(Collected data)
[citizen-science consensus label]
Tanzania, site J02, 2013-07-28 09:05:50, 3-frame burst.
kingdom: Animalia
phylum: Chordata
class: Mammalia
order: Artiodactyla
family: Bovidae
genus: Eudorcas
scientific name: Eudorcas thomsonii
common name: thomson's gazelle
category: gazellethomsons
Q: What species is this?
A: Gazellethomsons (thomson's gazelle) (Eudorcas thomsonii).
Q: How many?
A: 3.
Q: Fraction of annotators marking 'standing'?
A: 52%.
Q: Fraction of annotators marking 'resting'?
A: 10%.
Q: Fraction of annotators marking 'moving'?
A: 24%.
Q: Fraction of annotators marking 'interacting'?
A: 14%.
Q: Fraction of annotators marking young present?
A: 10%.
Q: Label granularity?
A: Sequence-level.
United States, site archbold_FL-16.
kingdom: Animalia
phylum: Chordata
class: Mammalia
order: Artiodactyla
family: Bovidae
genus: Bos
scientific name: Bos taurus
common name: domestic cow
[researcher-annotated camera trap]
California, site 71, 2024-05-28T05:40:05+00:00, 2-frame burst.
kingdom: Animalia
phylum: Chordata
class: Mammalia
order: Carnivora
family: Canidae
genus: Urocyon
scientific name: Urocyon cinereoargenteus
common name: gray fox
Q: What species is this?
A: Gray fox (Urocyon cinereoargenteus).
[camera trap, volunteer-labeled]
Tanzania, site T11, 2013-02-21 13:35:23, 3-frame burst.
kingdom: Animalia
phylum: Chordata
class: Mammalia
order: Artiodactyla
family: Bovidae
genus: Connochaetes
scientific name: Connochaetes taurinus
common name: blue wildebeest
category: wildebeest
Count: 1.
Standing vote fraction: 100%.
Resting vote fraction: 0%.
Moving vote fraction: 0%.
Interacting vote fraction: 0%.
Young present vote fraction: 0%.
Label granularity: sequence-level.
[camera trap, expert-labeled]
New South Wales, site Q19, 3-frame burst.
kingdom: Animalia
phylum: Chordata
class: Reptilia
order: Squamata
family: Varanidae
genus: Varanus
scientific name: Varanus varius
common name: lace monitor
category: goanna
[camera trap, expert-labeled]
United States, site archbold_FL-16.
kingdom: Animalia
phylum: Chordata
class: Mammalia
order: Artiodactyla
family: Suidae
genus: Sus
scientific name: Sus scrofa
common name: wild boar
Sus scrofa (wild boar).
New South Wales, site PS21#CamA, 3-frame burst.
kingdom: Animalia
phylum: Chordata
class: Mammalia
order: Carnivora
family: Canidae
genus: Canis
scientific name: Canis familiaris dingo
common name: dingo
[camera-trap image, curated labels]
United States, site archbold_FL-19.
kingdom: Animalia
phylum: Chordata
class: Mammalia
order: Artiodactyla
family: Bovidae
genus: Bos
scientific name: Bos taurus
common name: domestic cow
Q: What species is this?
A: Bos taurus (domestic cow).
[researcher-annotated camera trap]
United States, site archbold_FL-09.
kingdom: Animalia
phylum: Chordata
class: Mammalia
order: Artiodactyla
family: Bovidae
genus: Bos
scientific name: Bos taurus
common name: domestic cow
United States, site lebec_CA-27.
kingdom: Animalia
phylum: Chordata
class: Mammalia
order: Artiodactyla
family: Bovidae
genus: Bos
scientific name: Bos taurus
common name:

▸ **Work instructions**:
Once you have read the entries, write them out again without altering a single character.

▸ **Answer box**:
[citizen-science consensus label]
Tanzania, site J02, 2013-07-28 09:05:50, 3-frame burst.
kingdom: Animalia
phylum: Chordata
class: Mammalia
order: Artiodactyla
family: Bovidae
genus: Eudorcas
scientific name: Eudorcas thomsonii
common name: thomson's gazelle
category: gazellethomsons
Q: What species is this?
A: Gazellethomsons (thomson's gazelle) (Eudorcas thomsonii).
Q: How many?
A: 3.
Q: Fraction of annotators marking 'standing'?
A: 52%.
Q: Fraction of annotators marking 'resting'?
A: 10%.
Q: Fraction of annotators marking 'moving'?
A: 24%.
Q: Fraction of annotators marking 'interacting'?
A: 14%.
Q: Fraction of annotators marking young present?
A: 10%.
Q: Label granularity?
A: Sequence-level.
United States, site archbold_FL-16.
kingdom: Animalia
phylum: Chordata
class: Mammalia
order: Artiodactyla
family: Bovidae
genus: Bos
scientific name: Bos taurus
common name: domestic cow
[researcher-annotated camera trap]
California, site 71, 2024-05-28T05:40:05+00:00, 2-frame burst.
kingdom: Animalia
phylum: Chordata
class: Mammalia
order: Carnivora
family: Canidae
genus: Urocyon
scientific name: Urocyon cinereoargenteus
common name: gray fox
Q: What species is this?
A: Gray fox (Urocyon cinereoargenteus).
[camera trap, volunteer-labeled]
Tanzania, site T11, 2013-02-21 13:35:23, 3-frame burst.
kingdom: Animalia
phylum: Chordata
class: Mammalia
order: Artiodactyla
family: Bovidae
genus: Connochaetes
scientific name: Connochaetes taurinus
common name: blue wildebeest
category: wildebeest
Count: 1.
Standing vote fraction: 100%.
Resting vote fraction: 0%.
Moving vote fraction: 0%.
Interacting vote fraction: 0%.
Young present vote fraction: 0%.
Label granularity: sequence-level.
[camera trap, expert-labeled]
New South Wales, site Q19, 3-frame burst.
kingdom: Animalia
phylum: Chordata
class: Reptilia
order: Squamata
family: Varanidae
genus: Varanus
scientific name: Varanus varius
common name: lace monitor
category: goanna
[camera trap, expert-labeled]
United States, site archbold_FL-16.
kingdom: Animalia
phylum: Chordata
class: Mammalia
order: Artiodactyla
family: Suidae
genus: Sus
scientific name: Sus scrofa
common name: wild boar
Sus scrofa (wild boar).
New South Wales, site PS21#CamA, 3-frame burst.
kingdom: Animalia
phylum: Chordata
class: Mammalia
order: Carnivora
family: Canidae
genus: Canis
scientific name: Canis familiaris dingo
common name: dingo
[camera-trap image, curated labels]
United States, site archbold_FL-19.
kingdom: Animalia
phylum: Chordata
class: Mammalia
order: Artiodactyla
family: Bovidae
genus: Bos
scientific name: Bos taurus
common name: domestic cow
Q: What species is this?
A: Bos taurus (domestic cow).
[researcher-annotated camera trap]
United States, site archbold_FL-09.
kingdom: Animalia
phylum: Chordata
class: Mammalia
order: Artiodactyla
family: Bovidae
genus: Bos
scientific name: Bos taurus
common name: domestic cow
United States, site lebec_CA-27.
kingdom: Animalia
phylum: Chordata
class: Mammalia
order: Artiodactyla
family: Bovidae
genus: Bos
scientific name: Bos taurus
common name:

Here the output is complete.